A COVID-19 outbreak was declared in the Central Okanagan on July 28 as the Interior Health region accounted for more than half the cases in B.C. on many days with the Central Okanagan recording the majority of cases in Interior Health.

READ MORE: COVID-19 outbreak declared in Central Okanagan, masking ordered for all indoor spaces

The vaccination rate for those over the age of 12 is only 75 per cent in Interior Health versus 81.6 per cent in the province as a whole and 83 per in the Vancouver Coastal Health region.

For those over the age of 50, the numbers are much closer, Dix said. Those aged 18-24 have higher vaccination rates than those in their 40s.

“Sometimes we target on young people but it’s younger people, people under 50 (who have lower vaccination rates),” Dix said. “These are, in our society, the most active people, the people who meet the most people and are the most transmissive and are working in industries, in service industries as well. This is the group of people we really need to focus on now to reduce the transmission of COVID-19 in B.C.”

There is a great range in vaccination rates, even between different parts of the same city in Interior Health.

Kamloops Central South has the highest vaccination rate in the region at 83 per cent while Kamloops Central North is only at 75 per cent.

The Okanagan Mission neighbourhood of Kelowna is at 81 per cent while Rutland is only at 71 per cent, which is a marked improvement from May after it was declared a high transmission area and became the focus of extra vaccination efforts.

The difference in vaccination rates may have more to do with the age of residents living in those neighbourhoods than the economic differences, Dix said.

While there have been many anti-vaccine protests in Kelowna, Dix doesn’t see that as a major contributor to lower vaccination rates.

“I don’t see younger people as the driving force of those protests," he said.

On the other hand, he recognizes that the anti-vaccine protesters are not likely to change their ways.

“I know some people, like the people who are demonstrating against vaccinations, we’re not going to convince them,” he said. “But what we can do, it seems to me, is to get everybody else vaccinated and, if we do that, we’re all going to be a lot safer. And, you know who else is going to be safer is those people who are demonstrating.”

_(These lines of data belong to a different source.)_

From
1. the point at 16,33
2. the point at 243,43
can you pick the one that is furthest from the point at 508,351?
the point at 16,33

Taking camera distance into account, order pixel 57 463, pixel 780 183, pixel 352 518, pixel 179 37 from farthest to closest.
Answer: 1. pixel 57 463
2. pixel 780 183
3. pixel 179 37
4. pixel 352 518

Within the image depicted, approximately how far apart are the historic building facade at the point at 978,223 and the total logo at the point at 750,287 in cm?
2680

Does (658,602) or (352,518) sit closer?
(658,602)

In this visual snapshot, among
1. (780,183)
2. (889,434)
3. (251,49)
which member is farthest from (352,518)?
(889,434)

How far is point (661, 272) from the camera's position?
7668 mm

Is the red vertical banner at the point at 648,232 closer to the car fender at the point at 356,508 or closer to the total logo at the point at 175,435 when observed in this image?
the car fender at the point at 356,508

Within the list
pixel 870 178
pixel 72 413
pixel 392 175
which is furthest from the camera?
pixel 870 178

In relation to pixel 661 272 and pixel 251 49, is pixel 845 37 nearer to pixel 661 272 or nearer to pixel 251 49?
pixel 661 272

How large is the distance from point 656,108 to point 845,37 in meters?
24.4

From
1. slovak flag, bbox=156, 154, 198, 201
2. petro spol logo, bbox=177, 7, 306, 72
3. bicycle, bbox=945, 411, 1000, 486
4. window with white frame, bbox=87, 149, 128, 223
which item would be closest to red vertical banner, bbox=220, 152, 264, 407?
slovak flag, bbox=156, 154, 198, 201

People who are not vaccinated disproportionately socialize with people their own age who are also unvaccinated, Dix said. Combined with the more transmissible Delta variant, that’s been a significant contribution to the spread of COVID in the Central Okanagan, he said.

He downplayed the role visitors from Alberta might play.

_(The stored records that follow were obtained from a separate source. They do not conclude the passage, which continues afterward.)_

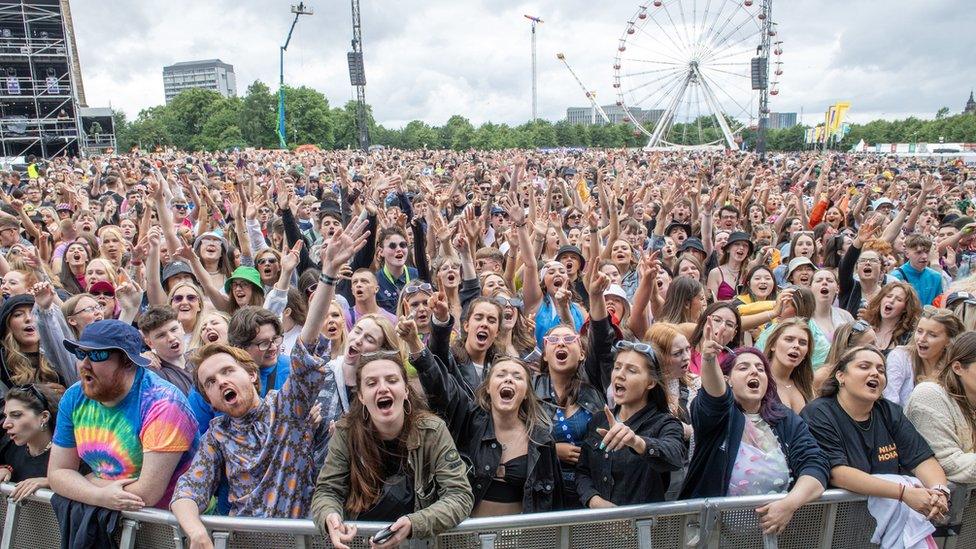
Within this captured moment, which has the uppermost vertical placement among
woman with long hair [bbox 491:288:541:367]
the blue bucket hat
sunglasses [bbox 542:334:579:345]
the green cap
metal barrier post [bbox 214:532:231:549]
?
the blue bucket hat

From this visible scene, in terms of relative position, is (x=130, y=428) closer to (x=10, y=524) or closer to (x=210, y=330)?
(x=10, y=524)

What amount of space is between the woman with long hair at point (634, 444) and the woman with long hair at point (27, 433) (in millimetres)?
2686

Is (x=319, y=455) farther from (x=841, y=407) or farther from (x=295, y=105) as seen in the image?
(x=295, y=105)

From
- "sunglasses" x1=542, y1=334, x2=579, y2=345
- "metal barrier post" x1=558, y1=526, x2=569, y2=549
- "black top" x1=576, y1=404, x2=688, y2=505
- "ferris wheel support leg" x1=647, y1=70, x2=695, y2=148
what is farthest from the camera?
"ferris wheel support leg" x1=647, y1=70, x2=695, y2=148

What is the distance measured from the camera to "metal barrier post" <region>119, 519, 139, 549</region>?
110 inches

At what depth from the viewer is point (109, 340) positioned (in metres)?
2.74

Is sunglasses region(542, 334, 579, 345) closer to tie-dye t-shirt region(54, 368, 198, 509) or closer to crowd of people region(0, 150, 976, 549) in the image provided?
crowd of people region(0, 150, 976, 549)

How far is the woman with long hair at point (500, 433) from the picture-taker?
299 cm

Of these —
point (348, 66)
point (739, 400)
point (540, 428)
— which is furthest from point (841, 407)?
point (348, 66)

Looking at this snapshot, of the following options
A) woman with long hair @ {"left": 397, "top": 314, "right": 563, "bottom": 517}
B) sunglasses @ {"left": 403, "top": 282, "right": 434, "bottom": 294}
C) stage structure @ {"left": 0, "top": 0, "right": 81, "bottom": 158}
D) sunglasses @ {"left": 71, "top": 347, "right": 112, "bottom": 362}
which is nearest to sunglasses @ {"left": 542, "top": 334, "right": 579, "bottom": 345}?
woman with long hair @ {"left": 397, "top": 314, "right": 563, "bottom": 517}

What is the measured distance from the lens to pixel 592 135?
90.1 m

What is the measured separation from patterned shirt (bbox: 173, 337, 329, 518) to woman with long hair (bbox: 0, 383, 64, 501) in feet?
3.49

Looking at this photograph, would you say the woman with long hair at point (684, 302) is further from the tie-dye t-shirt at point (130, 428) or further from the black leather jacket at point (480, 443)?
the tie-dye t-shirt at point (130, 428)

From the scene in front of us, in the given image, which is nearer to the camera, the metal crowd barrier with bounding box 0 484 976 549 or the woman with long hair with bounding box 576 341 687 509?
the metal crowd barrier with bounding box 0 484 976 549
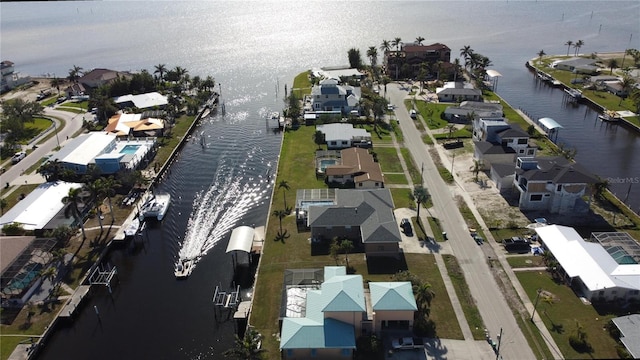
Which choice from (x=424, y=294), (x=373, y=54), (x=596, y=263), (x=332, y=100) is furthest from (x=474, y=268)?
(x=373, y=54)

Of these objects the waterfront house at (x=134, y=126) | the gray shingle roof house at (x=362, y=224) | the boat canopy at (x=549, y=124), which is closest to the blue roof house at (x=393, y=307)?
the gray shingle roof house at (x=362, y=224)

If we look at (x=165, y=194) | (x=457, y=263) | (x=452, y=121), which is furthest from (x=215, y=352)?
(x=452, y=121)

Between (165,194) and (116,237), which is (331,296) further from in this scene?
(165,194)

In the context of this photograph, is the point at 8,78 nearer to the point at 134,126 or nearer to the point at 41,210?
the point at 134,126

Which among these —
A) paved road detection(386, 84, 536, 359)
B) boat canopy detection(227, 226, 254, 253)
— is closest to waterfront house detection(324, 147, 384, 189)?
paved road detection(386, 84, 536, 359)

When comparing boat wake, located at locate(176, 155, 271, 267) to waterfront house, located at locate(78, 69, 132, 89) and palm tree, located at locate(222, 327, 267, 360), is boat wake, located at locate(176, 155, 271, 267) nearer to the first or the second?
palm tree, located at locate(222, 327, 267, 360)

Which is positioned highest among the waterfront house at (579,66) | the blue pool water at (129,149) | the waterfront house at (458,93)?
the waterfront house at (579,66)

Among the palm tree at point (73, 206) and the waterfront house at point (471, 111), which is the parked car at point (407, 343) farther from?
the waterfront house at point (471, 111)
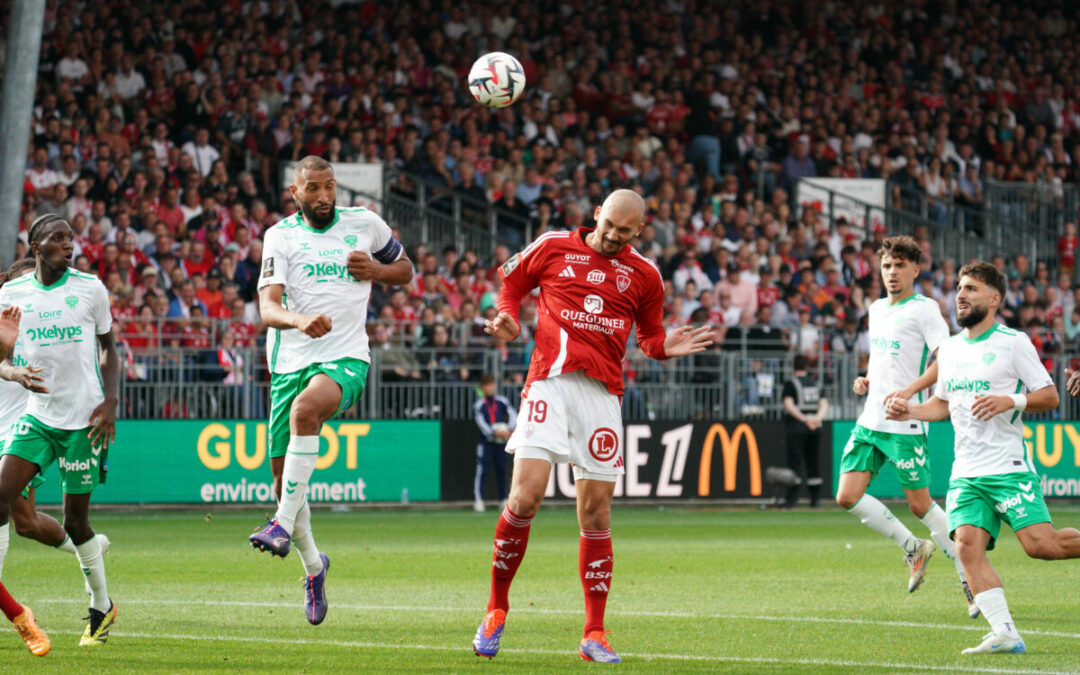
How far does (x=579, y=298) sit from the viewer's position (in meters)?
8.28

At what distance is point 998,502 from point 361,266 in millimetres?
3929

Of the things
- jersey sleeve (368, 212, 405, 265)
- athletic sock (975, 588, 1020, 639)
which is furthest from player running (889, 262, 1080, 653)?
jersey sleeve (368, 212, 405, 265)

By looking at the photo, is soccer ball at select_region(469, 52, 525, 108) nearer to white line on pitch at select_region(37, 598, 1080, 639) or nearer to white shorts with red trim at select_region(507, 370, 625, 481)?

“This isn’t an Alberta problem brought to B.C.,” Dix said. “The COVID-19 pandemic is everywhere and the transmission you see in the Central Okanagan is principally transmitted in social gatherings. So, it’s either been family gatherings where it’s been transmitted or gatherings in the community. It’s not the case in the Central Okanagan that this is imported from Alberta. There may be some people who that’s true of but this is also something we have to deal with. We can’t look somewhere else and say there’s an easy answer and point to someone else.”

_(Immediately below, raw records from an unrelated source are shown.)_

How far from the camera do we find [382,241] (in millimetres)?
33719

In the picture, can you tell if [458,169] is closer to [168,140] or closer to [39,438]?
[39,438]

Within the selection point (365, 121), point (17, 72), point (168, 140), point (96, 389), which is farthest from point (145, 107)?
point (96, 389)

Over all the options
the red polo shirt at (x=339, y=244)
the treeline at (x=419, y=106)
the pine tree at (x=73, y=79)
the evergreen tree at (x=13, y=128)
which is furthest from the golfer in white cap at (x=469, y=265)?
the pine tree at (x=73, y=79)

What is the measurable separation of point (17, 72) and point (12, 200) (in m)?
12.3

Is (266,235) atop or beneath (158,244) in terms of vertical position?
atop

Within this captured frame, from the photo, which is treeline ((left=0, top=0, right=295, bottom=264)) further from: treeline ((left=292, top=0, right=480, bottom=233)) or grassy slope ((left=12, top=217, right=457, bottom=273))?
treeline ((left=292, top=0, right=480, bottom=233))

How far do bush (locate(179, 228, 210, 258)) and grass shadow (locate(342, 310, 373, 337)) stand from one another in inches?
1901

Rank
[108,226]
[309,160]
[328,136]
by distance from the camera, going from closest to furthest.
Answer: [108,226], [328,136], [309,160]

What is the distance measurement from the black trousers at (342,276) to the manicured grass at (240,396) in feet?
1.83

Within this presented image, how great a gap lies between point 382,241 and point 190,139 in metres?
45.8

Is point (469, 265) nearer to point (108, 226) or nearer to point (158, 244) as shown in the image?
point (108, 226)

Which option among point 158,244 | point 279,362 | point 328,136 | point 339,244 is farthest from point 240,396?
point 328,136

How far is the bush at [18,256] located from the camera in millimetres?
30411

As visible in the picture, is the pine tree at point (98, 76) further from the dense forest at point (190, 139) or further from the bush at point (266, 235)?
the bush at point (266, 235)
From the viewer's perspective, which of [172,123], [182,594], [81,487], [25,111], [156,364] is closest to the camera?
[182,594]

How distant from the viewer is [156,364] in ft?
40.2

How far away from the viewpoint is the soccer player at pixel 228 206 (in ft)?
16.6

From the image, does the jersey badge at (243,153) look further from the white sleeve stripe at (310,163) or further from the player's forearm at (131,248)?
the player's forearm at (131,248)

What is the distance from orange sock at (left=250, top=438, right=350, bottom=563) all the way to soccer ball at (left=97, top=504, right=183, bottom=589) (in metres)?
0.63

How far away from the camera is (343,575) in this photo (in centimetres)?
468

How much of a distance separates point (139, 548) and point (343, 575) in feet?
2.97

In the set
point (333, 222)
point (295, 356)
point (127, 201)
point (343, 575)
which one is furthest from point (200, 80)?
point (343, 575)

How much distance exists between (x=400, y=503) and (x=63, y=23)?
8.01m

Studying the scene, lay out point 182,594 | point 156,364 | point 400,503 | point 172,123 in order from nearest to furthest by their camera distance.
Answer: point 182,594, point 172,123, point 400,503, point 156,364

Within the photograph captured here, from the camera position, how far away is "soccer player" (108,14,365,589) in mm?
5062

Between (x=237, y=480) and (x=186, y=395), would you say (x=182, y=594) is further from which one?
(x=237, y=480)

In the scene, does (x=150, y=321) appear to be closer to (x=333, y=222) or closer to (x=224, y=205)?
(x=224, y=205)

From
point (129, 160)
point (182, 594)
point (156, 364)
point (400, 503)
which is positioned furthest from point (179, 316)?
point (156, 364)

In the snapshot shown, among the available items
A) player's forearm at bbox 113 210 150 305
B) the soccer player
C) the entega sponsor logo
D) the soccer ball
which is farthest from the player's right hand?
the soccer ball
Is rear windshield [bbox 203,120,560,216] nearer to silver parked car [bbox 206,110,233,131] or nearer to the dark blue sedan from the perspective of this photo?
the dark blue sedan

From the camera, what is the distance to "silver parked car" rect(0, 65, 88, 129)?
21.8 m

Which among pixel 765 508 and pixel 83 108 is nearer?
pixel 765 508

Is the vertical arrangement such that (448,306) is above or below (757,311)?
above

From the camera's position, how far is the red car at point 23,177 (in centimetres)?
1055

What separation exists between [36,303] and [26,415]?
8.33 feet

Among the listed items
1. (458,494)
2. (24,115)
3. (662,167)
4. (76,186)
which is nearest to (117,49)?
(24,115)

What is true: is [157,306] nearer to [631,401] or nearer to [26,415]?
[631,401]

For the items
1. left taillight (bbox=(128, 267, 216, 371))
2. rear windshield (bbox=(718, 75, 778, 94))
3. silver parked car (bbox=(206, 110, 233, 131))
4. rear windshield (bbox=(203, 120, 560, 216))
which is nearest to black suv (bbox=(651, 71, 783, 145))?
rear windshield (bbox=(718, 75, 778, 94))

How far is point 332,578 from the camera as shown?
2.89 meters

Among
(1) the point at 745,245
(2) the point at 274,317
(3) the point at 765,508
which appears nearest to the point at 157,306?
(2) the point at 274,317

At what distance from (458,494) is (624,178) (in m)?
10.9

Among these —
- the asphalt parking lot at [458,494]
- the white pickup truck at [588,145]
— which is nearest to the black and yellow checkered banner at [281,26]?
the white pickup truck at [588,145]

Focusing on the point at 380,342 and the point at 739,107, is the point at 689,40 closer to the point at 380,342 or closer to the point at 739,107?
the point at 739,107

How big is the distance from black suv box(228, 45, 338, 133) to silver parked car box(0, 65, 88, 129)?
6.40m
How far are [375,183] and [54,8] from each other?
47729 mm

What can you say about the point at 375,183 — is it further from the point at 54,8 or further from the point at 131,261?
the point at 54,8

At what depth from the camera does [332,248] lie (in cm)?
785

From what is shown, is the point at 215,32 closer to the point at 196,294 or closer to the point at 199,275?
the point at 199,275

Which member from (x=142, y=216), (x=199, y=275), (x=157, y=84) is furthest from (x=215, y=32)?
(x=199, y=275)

Today is “Walk-in Wednesday” throughout B.C. where anyone over the age of 12 can walk into any clinic and get their first vaccine dose and anyone vaccinated before June 16 can get their second dose.

One key reason for those in the 25-50 age group to get vaccinated is because they love to travel, Dix said.

“We need people to get vaccinated for their own protection but also for their opportunities,” Dix said. “A lot of young people like to travel – they travel more than me – and you’re not going to be able to leave Canada if you’re not vaccinated.”